Source document START

Saturday, April 30, 2016

Interesting little twist

This week I read several Christian fiction books.  One was a quick and easy read and one wasn't so easy to read.

The first book I read was one that Tracie Peterson wrote several years ago titled What she left me.  It is a story about abandonment and abuse, but also about healing.  There were several truths about forgiveness and the truth of situations that are the kind that leave deep scars for life.  There were several parts that were extremely difficult to read--which I skipped parts of.  The author explains at the beginning of the book in a note that it isn't a book for teenage girls to read.  I agree.  Tracie Peterson typically writes romantic fiction.  This book is a realistic fiction in which she tries to tackle some of the yuckiness of life.   It was good.  I am glad that I read this book, although it will probably take some time to get a few of the yucky scenes out of my head.  This is one of those books to read with caution.

Source document END
Record set START

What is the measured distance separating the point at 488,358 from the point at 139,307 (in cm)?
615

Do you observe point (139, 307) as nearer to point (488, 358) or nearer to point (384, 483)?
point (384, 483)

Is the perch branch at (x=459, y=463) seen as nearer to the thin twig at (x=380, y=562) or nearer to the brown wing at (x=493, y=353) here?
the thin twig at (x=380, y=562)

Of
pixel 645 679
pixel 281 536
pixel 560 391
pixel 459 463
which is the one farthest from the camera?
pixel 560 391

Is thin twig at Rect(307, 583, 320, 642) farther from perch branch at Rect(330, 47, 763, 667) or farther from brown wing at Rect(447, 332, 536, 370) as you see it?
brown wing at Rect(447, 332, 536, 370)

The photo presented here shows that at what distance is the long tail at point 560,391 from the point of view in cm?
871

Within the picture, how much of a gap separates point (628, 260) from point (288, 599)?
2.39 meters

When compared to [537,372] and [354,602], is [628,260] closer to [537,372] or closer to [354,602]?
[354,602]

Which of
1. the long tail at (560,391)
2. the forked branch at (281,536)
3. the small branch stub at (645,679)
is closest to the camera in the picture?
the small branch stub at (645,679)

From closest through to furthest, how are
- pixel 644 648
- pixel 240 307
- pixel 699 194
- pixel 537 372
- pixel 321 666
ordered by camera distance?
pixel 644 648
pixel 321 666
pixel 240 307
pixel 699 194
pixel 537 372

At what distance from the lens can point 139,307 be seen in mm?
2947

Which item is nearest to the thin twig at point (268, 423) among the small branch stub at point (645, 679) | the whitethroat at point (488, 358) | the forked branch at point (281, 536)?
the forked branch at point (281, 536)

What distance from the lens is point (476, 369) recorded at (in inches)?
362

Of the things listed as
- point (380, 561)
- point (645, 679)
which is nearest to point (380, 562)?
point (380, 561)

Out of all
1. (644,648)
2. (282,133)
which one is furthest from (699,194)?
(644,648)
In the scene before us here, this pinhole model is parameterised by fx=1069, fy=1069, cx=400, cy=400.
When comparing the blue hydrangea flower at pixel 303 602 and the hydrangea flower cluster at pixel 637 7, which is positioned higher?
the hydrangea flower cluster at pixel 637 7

Record set END

Work request 1:
Answer these questions using the blog post:
(a) What kind of fiction does Tracie Peterson typically write?
(b) Besides abandonment and abuse, what is the book What she left me also about?
(c) According to the author's note at the beginning of the book, who should not read it?
Work request 2: Translate this sentence from the blog post into Spanish: "This is one of those books to read with caution."
Work request 3: Copy the stretch of the blog post from "The first book" through "read with caution." word for word.
The items are separate material with no connection to the blog post.

Response area 1:
(a) Romantic fiction.
(b) Healing.
(c) Teenage girls.

Response area 2: Este es uno de esos libros que hay que leer con precaución.

Response area 3:
The first book I read was one that Tracie Peterson wrote several years ago titled What she left me.  It is a story about abandonment and abuse, but also about healing.  There were several truths about forgiveness and the truth of situations that are the kind that leave deep scars for life.  There were several parts that were extremely difficult to read--which I skipped parts of.  The author explains at the beginning of the book in a note that it isn't a book for teenage girls to read.  I agree.  Tracie Peterson typically writes romantic fiction.  This book is a realistic fiction in which she tries to tackle some of the yuckiness of life.   It was good.  I am glad that I read this book, although it will probably take some time to get a few of the yucky scenes out of my head.  This is one of those books to read with caution.